**Material**

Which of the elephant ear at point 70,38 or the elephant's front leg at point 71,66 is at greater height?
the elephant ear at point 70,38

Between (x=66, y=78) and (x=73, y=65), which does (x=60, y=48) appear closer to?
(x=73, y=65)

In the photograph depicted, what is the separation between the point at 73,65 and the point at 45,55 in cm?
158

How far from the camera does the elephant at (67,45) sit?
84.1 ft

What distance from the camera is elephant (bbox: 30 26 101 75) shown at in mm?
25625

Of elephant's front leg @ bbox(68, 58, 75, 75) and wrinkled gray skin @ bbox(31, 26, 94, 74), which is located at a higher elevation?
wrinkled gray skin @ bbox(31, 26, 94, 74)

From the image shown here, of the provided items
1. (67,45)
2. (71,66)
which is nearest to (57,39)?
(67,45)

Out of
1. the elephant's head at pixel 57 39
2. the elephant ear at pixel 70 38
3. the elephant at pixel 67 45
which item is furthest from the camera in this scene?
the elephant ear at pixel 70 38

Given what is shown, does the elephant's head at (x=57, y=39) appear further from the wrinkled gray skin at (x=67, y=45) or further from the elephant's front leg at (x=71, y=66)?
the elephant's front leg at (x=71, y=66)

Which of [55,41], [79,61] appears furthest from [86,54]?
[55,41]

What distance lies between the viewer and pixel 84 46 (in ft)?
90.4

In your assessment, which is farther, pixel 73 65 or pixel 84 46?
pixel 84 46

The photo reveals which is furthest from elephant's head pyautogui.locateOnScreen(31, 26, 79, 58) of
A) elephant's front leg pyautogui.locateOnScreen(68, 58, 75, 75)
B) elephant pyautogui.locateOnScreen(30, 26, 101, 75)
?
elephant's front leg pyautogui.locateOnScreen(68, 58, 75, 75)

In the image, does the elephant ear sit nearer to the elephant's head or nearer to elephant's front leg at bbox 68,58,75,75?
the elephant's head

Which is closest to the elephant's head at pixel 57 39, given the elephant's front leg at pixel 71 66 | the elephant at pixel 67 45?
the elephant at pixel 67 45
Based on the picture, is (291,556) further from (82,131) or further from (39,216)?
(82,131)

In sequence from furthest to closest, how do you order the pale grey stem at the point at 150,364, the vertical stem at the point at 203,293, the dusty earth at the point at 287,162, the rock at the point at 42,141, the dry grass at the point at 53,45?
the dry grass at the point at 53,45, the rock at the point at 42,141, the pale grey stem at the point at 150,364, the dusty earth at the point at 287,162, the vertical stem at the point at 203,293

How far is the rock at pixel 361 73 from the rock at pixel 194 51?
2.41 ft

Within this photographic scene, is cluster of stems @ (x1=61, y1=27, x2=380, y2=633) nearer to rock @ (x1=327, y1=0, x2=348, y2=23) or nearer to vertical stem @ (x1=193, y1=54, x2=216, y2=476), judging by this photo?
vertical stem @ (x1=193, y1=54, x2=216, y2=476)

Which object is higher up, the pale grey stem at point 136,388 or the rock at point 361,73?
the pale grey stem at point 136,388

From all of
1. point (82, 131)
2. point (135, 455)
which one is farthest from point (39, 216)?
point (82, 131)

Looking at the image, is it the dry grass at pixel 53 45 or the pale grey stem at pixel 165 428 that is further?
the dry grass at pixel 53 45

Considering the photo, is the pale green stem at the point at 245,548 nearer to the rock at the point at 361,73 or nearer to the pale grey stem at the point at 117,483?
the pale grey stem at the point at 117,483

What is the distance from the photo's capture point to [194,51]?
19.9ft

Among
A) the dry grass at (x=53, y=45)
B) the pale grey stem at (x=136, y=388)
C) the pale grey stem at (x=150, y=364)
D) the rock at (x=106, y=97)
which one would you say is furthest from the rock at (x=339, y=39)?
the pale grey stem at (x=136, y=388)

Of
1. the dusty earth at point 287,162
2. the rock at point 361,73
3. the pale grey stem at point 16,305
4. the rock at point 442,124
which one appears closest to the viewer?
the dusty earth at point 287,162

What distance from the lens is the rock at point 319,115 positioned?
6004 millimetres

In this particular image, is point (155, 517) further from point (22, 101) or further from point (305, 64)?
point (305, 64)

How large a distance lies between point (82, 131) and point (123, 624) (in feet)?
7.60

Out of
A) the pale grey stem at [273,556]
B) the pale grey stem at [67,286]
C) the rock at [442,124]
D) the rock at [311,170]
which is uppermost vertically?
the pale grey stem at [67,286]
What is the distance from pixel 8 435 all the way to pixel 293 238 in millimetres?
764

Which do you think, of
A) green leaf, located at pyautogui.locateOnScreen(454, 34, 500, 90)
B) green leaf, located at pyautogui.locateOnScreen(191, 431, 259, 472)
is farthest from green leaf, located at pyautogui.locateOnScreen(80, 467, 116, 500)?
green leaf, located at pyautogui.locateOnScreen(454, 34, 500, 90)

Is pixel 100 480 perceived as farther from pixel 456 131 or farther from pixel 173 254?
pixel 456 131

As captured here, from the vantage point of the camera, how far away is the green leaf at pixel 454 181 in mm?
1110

**What to do**
Print the entries exactly. Include every one.

**Solution**
Which of the elephant ear at point 70,38 or the elephant's front leg at point 71,66 is at greater height?
the elephant ear at point 70,38

Between (x=66, y=78) and (x=73, y=65), which does (x=60, y=48) appear closer to?
(x=73, y=65)

In the photograph depicted, what is the separation between the point at 73,65 and the point at 45,55 in cm?
158

How far from the camera does the elephant at (67,45) sit?
84.1 ft

What distance from the camera is elephant (bbox: 30 26 101 75) shown at in mm?
25625

Of elephant's front leg @ bbox(68, 58, 75, 75) and wrinkled gray skin @ bbox(31, 26, 94, 74), which is located at a higher elevation?
wrinkled gray skin @ bbox(31, 26, 94, 74)

From the image shown here, of the provided items
1. (67,45)
2. (71,66)
which is nearest to (57,39)?
(67,45)

Out of
1. the elephant's head at pixel 57 39
2. the elephant ear at pixel 70 38
3. the elephant at pixel 67 45
which item is furthest from the camera in this scene?
the elephant ear at pixel 70 38

Given what is shown, does the elephant's head at (x=57, y=39) appear further from the wrinkled gray skin at (x=67, y=45) or further from the elephant's front leg at (x=71, y=66)?
the elephant's front leg at (x=71, y=66)

Which of [55,41], [79,61] appears furthest from [86,54]?
[55,41]

What distance lies between the viewer and pixel 84 46 (in ft)?
90.4

In your assessment, which is farther, pixel 73 65 or pixel 84 46?
pixel 84 46

The photo reveals which is furthest from elephant's head pyautogui.locateOnScreen(31, 26, 79, 58) of
A) elephant's front leg pyautogui.locateOnScreen(68, 58, 75, 75)
B) elephant pyautogui.locateOnScreen(30, 26, 101, 75)
?
elephant's front leg pyautogui.locateOnScreen(68, 58, 75, 75)

In the image, does the elephant ear sit nearer to the elephant's head or nearer to elephant's front leg at bbox 68,58,75,75?
the elephant's head

Which is closest to the elephant's head at pixel 57 39, given the elephant's front leg at pixel 71 66 | the elephant at pixel 67 45?
the elephant at pixel 67 45
Based on the picture, is (291,556) further from (82,131) or further from (39,216)?
(82,131)

In sequence from furthest to closest, how do you order the pale grey stem at the point at 150,364, the vertical stem at the point at 203,293, the dusty earth at the point at 287,162, the rock at the point at 42,141, the dry grass at the point at 53,45?
the dry grass at the point at 53,45, the rock at the point at 42,141, the pale grey stem at the point at 150,364, the dusty earth at the point at 287,162, the vertical stem at the point at 203,293

How far is the rock at pixel 361 73 from the rock at pixel 194 51?
2.41 ft

Within this photographic scene, is cluster of stems @ (x1=61, y1=27, x2=380, y2=633) nearer to rock @ (x1=327, y1=0, x2=348, y2=23) or nearer to vertical stem @ (x1=193, y1=54, x2=216, y2=476), judging by this photo?
vertical stem @ (x1=193, y1=54, x2=216, y2=476)

Which object is higher up, the pale grey stem at point 136,388 or the rock at point 361,73?
the pale grey stem at point 136,388

From all of
1. point (82, 131)
2. point (135, 455)
which one is farthest from point (39, 216)?
point (82, 131)

Looking at the image, is it the dry grass at pixel 53 45 or the pale grey stem at pixel 165 428 that is further?
the dry grass at pixel 53 45

Considering the photo, is the pale green stem at the point at 245,548 nearer to the rock at the point at 361,73 or nearer to the pale grey stem at the point at 117,483?
the pale grey stem at the point at 117,483

What is the distance from the photo's capture point to [194,51]?
19.9ft

Among
A) the dry grass at (x=53, y=45)
B) the pale grey stem at (x=136, y=388)
C) the pale grey stem at (x=150, y=364)
D) the rock at (x=106, y=97)
which one would you say is furthest from the rock at (x=339, y=39)?
the pale grey stem at (x=136, y=388)

Of
1. the dusty earth at point 287,162
2. the rock at point 361,73
3. the pale grey stem at point 16,305
4. the rock at point 442,124
which one appears closest to the viewer?
the dusty earth at point 287,162

What distance from the lens is the rock at point 319,115 positioned?
6004 millimetres

In this particular image, is point (155, 517) further from point (22, 101) or further from point (305, 64)?
point (305, 64)

How large a distance lies between point (82, 131) and point (123, 624) (in feet)?
7.60

Out of
A) the pale grey stem at [273,556]
B) the pale grey stem at [67,286]
C) the rock at [442,124]
D) the rock at [311,170]
which is uppermost vertically?
the pale grey stem at [67,286]
What is the distance from pixel 8 435 all the way to pixel 293 238 in millimetres?
764

Which do you think, of
A) green leaf, located at pyautogui.locateOnScreen(454, 34, 500, 90)
B) green leaf, located at pyautogui.locateOnScreen(191, 431, 259, 472)
is farthest from green leaf, located at pyautogui.locateOnScreen(80, 467, 116, 500)?
green leaf, located at pyautogui.locateOnScreen(454, 34, 500, 90)

Is pixel 100 480 perceived as farther from pixel 456 131 or farther from pixel 173 254?
pixel 456 131

As captured here, from the vantage point of the camera, how far away is the green leaf at pixel 454 181 in mm?
1110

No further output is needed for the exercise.